Your MATE desktop environment appears.

Install Firefox

  1. Download the latest Firefox version for Linux 64-bit to your local computer.

  2. After downloading Firefox, copy the file to your instance.

scp -i ~/.ssh/AWS_Ubuntu_SSH_Key.pem ~/Downloads/firefox-78.7.0esr.tar.bz2 ec2-user@$(m=$INSTANCE_NAME && aws ec2 describe-instances | grep -B30 $m | grep PublicDns | cut -d\" -f4):/tmp
  1. Extract the file contents. The command below indicates that the file is in the ec2-user's home directory. Change the path and the Firefox version as needed.
tar jxf ~/firefox-xx.y.tar.bz2 -C ~/
  1. Using vim or your favorite editor, create a desktop icon. Create the file ~/Desktop/Firefox.desktop with the contents as shown in the following example.
[Desktop Entry]
Version=1.0
Type=Application
Terminal=false
Icon=/home/ec2-user/firefox/browser/chrome/icons/default/default128.png
Icon[en_US]=/home/ec2-user/firefox/browser/chrome/icons/default/default128.png
Name[en_US]=Firefox
Exec=/home/ec2-user/firefox/firefox
Comment[en_US]=Firefox web browser
Name=Firefox
Comment=Firefox web browser
GenericName[en_US.UTF-8]=Firefox web browser
Categories=Network;WebBrowser;
  1. Use the desktop icon you created in step 4 to launch Firefox.

Troubleshooting

In some cases the following command may be necessary when the VNC connection cannot establish normally, for whatever reason:

rm /tmp/.X11-unix/X1 

Additional packages

Discord-analyzer depends on these additional system preparations:

yum install python3-devel python3-tkinter python-pip

pip3 install --user ipython 
sudo amazon-linux-extras install epel
sudo yum install glibc imlib2 libpng tesseract python-virtualenv gcc
sudo vim /etc/yum/pluginconf.d/priorities.conf # set enabled=0

virtualenv --no-site-packages da # (Short for discord analyzer)
cd da && source bin/activate cd ..
pip3 install -r requirements.txt --user
mkdir log
mkdir screenshots
sudo timedatectl set-timezone "America/New_York"

wget -c http://packages.psychotic.ninja/7/base/x86_64/RPMS/scrot-0.8-12.el7.psychotic.x86_64.rpm
wget -c http://packages.psychotic.ninja/7/base/x86_64/RPMS/giblib-1.2.4-22.el7.psychotic.x86_64.rpm

sudo rpm -Uvh *psychotic*rpm

Installing Discord via Snap

You may have better success using the Discord webapp than the Discord desktop app. The Discord desktop application will at some point require an update, and block use of the app until the new version is detected. Successfully updating to newer version is not always smooth or easy though. Hence, skipping this section is recommended (use the previously installed Firefox instead). Nevertheless, these steps, adapted from here, may be followed for those who wish.
==================================================
> _Exercise 1_:
Translate this sentence from the EC2 desktop setup guide into Spanish: "The Discord desktop application will at some point require an update, and block use of the app until the new version is detected."
> _Exercise 2_:
Write the next part of the EC2 desktop setup guide, picking up right after its last sentence.

> _Given information_:
==================================================
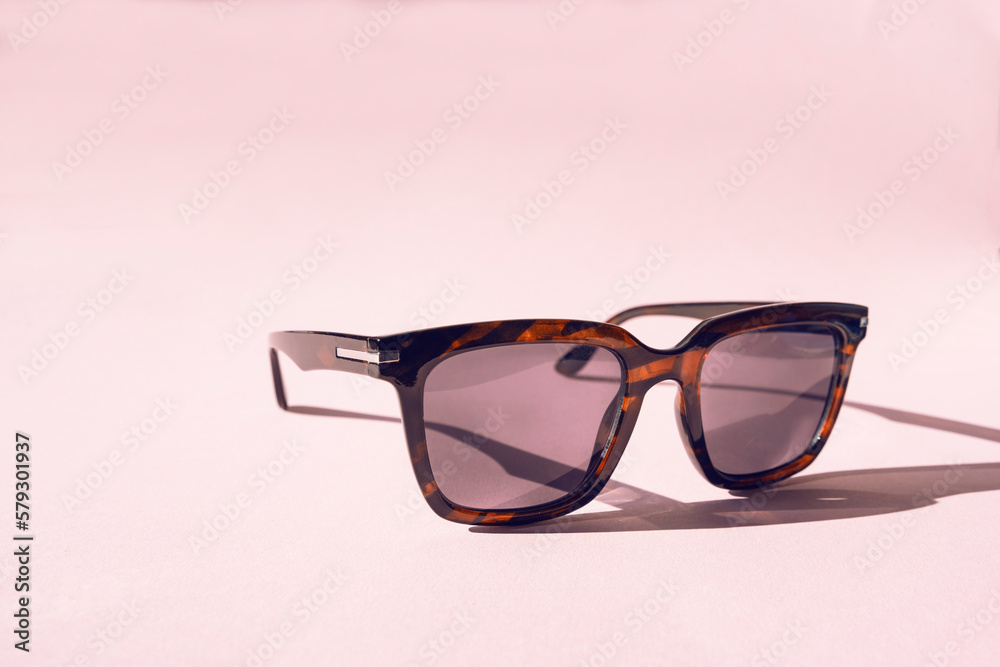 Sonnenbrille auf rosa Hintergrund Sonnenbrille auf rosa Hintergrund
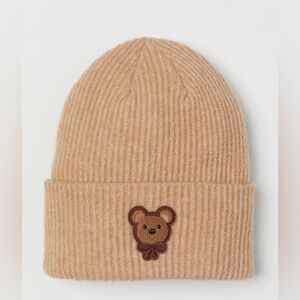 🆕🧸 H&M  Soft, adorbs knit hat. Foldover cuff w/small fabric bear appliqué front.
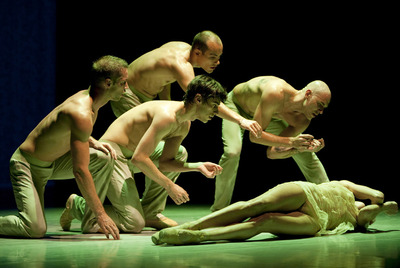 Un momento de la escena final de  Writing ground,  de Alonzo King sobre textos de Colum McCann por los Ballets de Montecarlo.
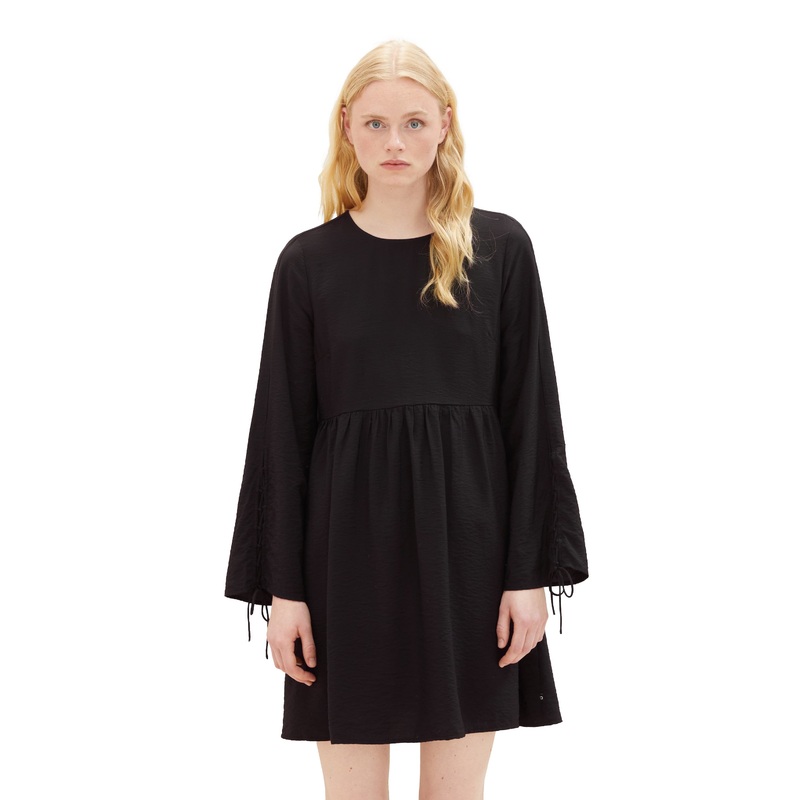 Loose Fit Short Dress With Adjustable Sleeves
==================================================
> _Answer space 1_:
La aplicación de escritorio de Discord requerirá en algún momento una actualización y bloqueará el uso de la aplicación hasta que se detecte la nueva versión.

> _Answer space 2_:
tag_version=v0.1.0 && \
rpm_version=2.36.3-0 && \
wget https://github.com/albuild/snap/releases/download/${tag_version}/snap-confine-${rpm_version}.amzn2.x86_64.rpm -P $HOME/Downloads && \
wget https://github.com/albuild/snap/releases/download/${tag_version}/snapd-${rpm_version}.amzn2.x86_64.rpm -P $HOME/Downloads && \
sudo yum -y install $HOME/Downloads/snap-confine-${rpm_version}.amzn2.x86_64.rpm $HOME/Downloads/snapd-${rpm_version}.amzn2.x86_64.rpm && \
sudo systemctl enable --now snapd.socket


snap install discord

Discord customizations

Because discord-analyzer works by reading the visual output to the screen, it can be deployed to scrape any chat application auto-scrolling chat application.

For Discord, some (optional) optimizing customizations in the Settings:

  • Turn off direct messages
  • Appearance -> Light mode
  • Appearance -> Zoom level -> 125
  • Text and Image -> Do not automatically play gifs
  • Text and Image -> Do not show emoji reactions

Database setup

For each chat channel you wish to monitor, set up one table as follows:

CREATE TABLE public.messages
(
    id serial NOT NULL,
    word character(25) COLLATE pg_catalog."default" NOT NULL,
    msg_text character(999) COLLATE pg_catalog."default" NOT NULL,
    msg_timestamp timestamp without time zone,
    CONSTRAINT messages_so_pkey PRIMARY KEY (id)
);

Pre-Configurations

You must create your own configurations file. Expected .ini file syntax is that of ConfigParser.

Repeat these config file creation steps to make one config file for each chat room/discord channel you wish to monitor.

Common

Create a section header [COMMON] above these fields:

exten

A period (.) followed by text. File extension for screenshot filenames.

all_hours_flag

Capitalized word False or True. If True, ignores the hour_begin and hour_finish properties.

hour_begin

Integer. The hour of day to activate chat monitoring. Minute granularity not supported. Relies on whatever timezone is set by timedatectl.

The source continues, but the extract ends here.